Photo by Malcolm Ali
Concert jazz dance today is still typically relegated to a position of nostalgia in a condescending way, deemed less important and viewed as not relevant or as capable of expressive intent and substance as other dance forms. Jazz dance seems truly undervalued in many college dance programs (not that jazz dance classes don’t exist in college programs, but the study of it is not as fully developed, or given a chance to be, as the study of ballet, modern and contemporary dance) and by presenters in the professional world who don’t see its value for their audiences. Often when jazz dance is taught in private studios, the history, legacy and roots are not incorporated. A quote by playwright August Wilson that I have hanging in my office says, “Jazz itself is not struggling. That is the music itself is not struggling… It’s the attitude that’s in trouble. My plays insist that we should not forget or toss away our history.” And this is what I, and many others that I know, are committed to in our work. If we can foster an awareness and understanding of how jazz permeates so many art forms, the ways in which it encompasses democracy, freedom and self-determination, it’s roots and heritage, that it grew out of a need for a distinct language to speak to a distinct experience of African Americans and that there is pride and respect within this, then I will feel “job well done.”
How do you see jazz evolving in the future?
One of the most engaging characteristics of jazz is that it is ever evolving. That’s its nature – a rootedness coupled with an expansiveness and fluidity that allows it to echo current times conveying a myriad of stories while remaining connected to its origins. It is a continuum. I don’t think we can predict what forms or expressions it may take in the future. All I know for certain is that it will.
What are you currently working on?
I’m very excited about my current project!
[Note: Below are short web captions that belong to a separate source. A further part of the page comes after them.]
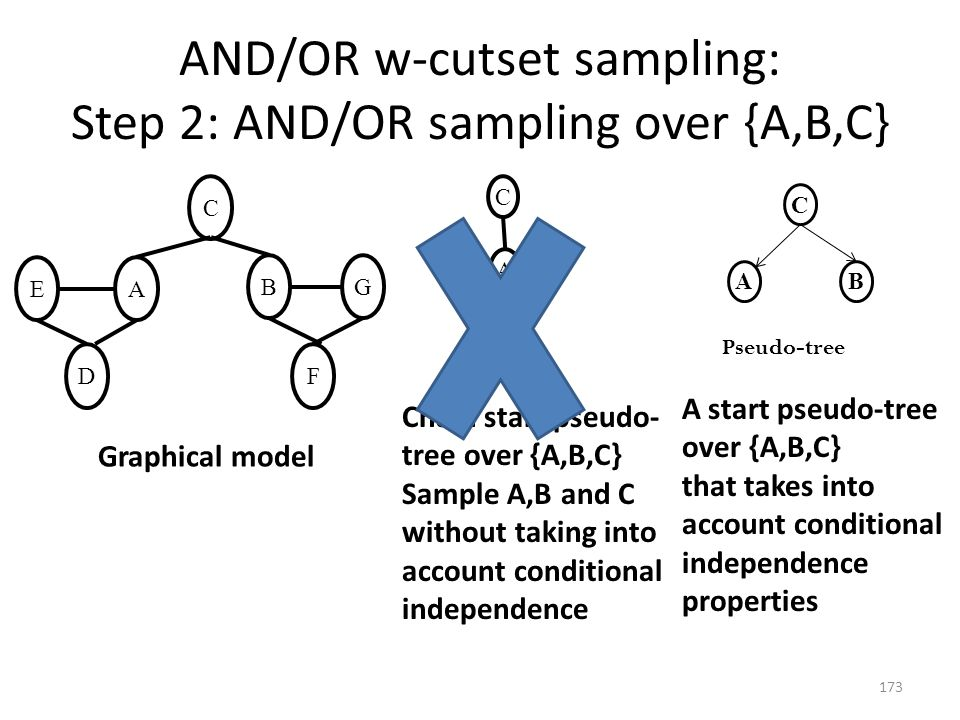 AND/OR w-cutset sampling: Step 2: AND/OR sampling over {A,B,C}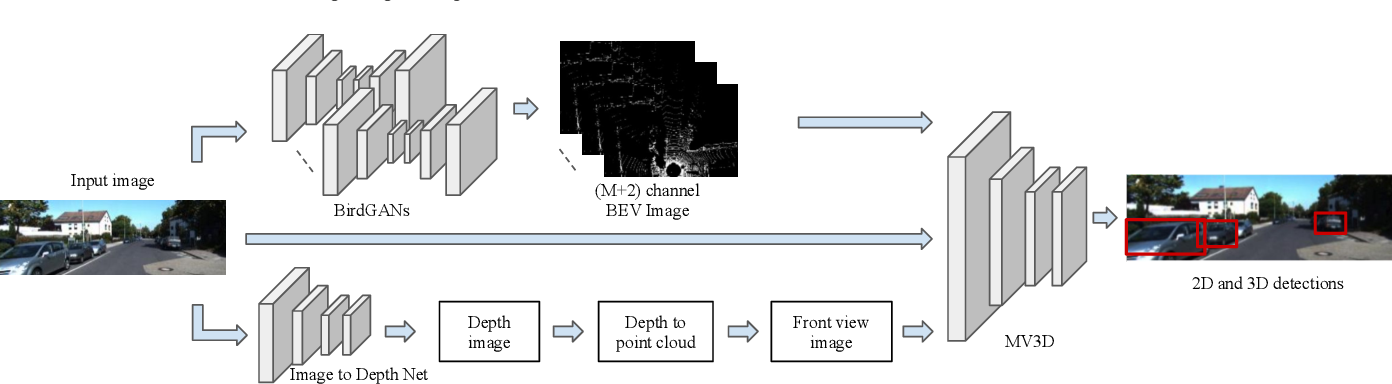 Figure 3 for Learning 2D to 3D Lifting for Object Detection in 3D for Autonomous Vehicles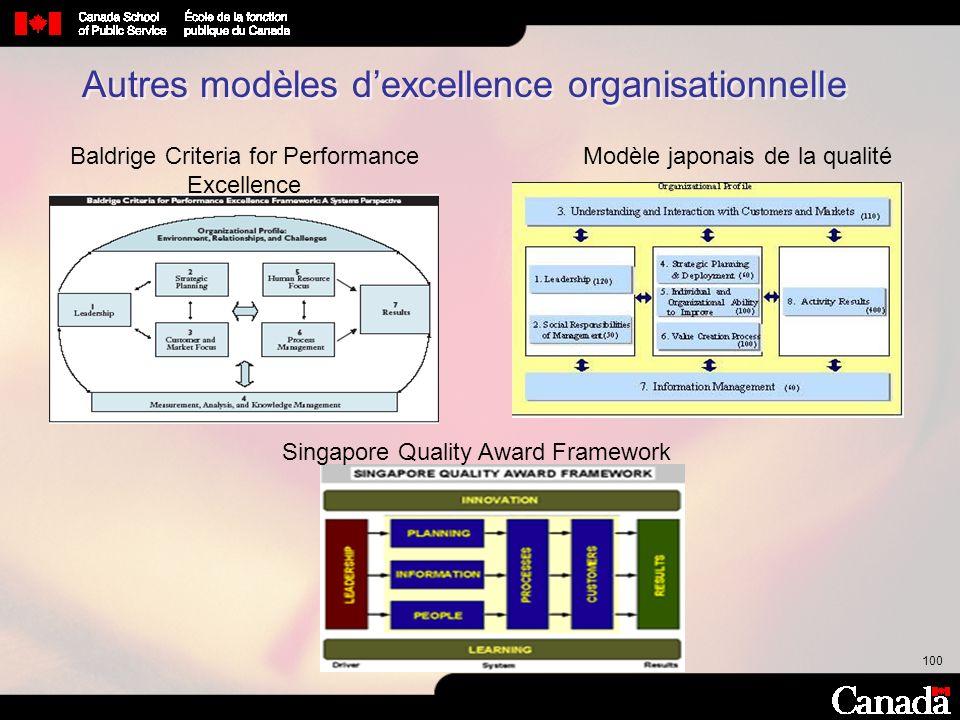 100 Autres modèles dexcellence organisationnelle Baldrige Criteria for Performance Excellence Modèle japonais de la qualité Singapore Quality Award Fr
It is a new piece that JazzAntiqua will premiere at the Palm Springs Dance Festival Gala Concert on March 9th at the Annenberg Theater. The work is titled “Suite Nina” and is set to music by the amazing Nina Simone, an artist who I have tremendous love and respect for. We’re using sections from four compositions: “Central Park Blues,” “Sinnerman,” “Plain Gold Ring” and “I Wish I Knew How It Would Feel to Be Free.” It will be just a little under 10 minutes in length for the Palm Springs performance, and I’m looking forward to expanding the work for some performances later in the year.